Der Bayerische Ministerpräsident Horst Seehofer hat in letzter Sekunde sein Veto gegen den Kompromiss von CDU, CSU und SPD zur großen Novelle des Bundesjagdgesetzes eingelegt. Vor zwei Wochen erst hatte Bundeslandwirtschaftsminister Christian Schmidt auf dem Bundesjägertag den Durchbruch bei den Verhandlungen verkündet. Aus parlamentarischen Kreisen wird verlautbart, dass jedoch eine kleine Novelle noch vor der Sommerpause Rechtssicherheit für Besitzer von Selbstladebüchsen bringen soll.
Der Deutsche Jagdverband zeigt sich darüber verärgert. Seehofer trete damit die Grundsätze der parlamentarischen Arbeit mit Füßen. In einem mehrjährigen wissensbasierten Prozess hatten Fachleute die Grundlagen dieser Novelle erarbeitet, die von den Koalitionspartnern CDU, CSU und SPD noch vor der Sommerpause in den Bundestag eingebracht werden sollte.
Nach dem nachträglichen Seehofer-Veto soll nun lediglich eine kleine Novelle kurzfristig Rechtssicherheit für Besitzer von halbautomatischen Jagdgewehren bringen, wie aus parlamentarischen Kreisen zu hören ist. Der Deutsche Jagdverband (DJV) begrüßt zwar diese Teilreform, fordert Ministerpräsident Seehofer aber gleichzeitig auf, endlich seine kurzsichtige Blockadehaltung aufzugeben.
Die geplante, umfassende Reform müsse umgehend nach der Sommerpause eingebracht werden, damit sie noch in dieser Legislaturperiode umgesetzt werden kann. "Die große Novelle muss kommen", sagte DJV-Präsident Hartwig Fischer.

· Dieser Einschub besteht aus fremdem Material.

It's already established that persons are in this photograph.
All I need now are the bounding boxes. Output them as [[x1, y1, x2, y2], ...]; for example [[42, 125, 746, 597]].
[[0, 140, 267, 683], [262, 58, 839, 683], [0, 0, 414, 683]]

Sie bedeute Rechtssicherheit in vielen Fragen. Andernfalls müssten Jäger künftig für jedes Bundesland unterschiedlichste Schießnachweise und Prüfungen ablegen und verschiedenste Arten von Jagdmunition verwenden. Auch der Tierschutz bleibe auf der Strecke.
Negative Auswüchse der Föderalismusreform
Ministerpräsident Seehofer stößt Bundeslandwirtschaftsminister und CSU-Parteikollege Christian Schmidt sowie die Verhandlungsführer der Koalitionsfraktionen nach Ansicht des DJV vor den Kopf. "Das Ganze ist ein Stück aus dem Tollhaus und zeigt die negativen Auswüchse der Föderalismusreform. Seehofer erschüttert das Vertrauen in die Politik und fördert Politikverdrossenheit", sagte Fischer.
Die geplante große Novelle des Bundesjagdgesetzes hat zum Ziel, die Standards in Deutschland zu vereinheitlichen. Unter anderem sind bundesweit einheitliche, anspruchsvollere Vorgaben für Jägerausbildung und -prüfung geplant, die Fleischhygiene als Sperrfach vorsehen. Erstmals sollen überdies einheitliche Kriterien für Jagdmunition, basierend auf wissenschaftlicher Forschung, eingeführt werden: Die Tötungswirkung soll maximiert werden, um den Tierschutz zu stärken und gleichzeitig soll der Bleieintrag aus Gründen des Verbraucherschutzes minimiert werden. "Es gibt immer noch frei verkäufliche Jagdmunition, die nur bedingt einsatzfähig ist, ohne dass der Jäger dies erkennen kann", so DJV-Präsident Fischer. Es sei ein Skandal, dass Seehofer den Wissenstransfer für mehr Tier- und Verbraucherschutz verhindere und Wildtiere die Leid tragenden seien, so Fischer weiter.
Weiterhin geplant ist ein bundesweit einheitlicher Schießübungsnachweis: Auch auf diesem Gebiet treibt der Föderalismus inzwischen fragwürdige Blüten. So hält das Verwaltungsgericht Arnsberg die Pflicht für einen Leistungsnachweis in Nordrhein-Westfalen für verfassungswidrig, weil die Länder dafür nicht zuständig seien. Der Fall liegt jetzt dem Bundesverfassungsgericht vor.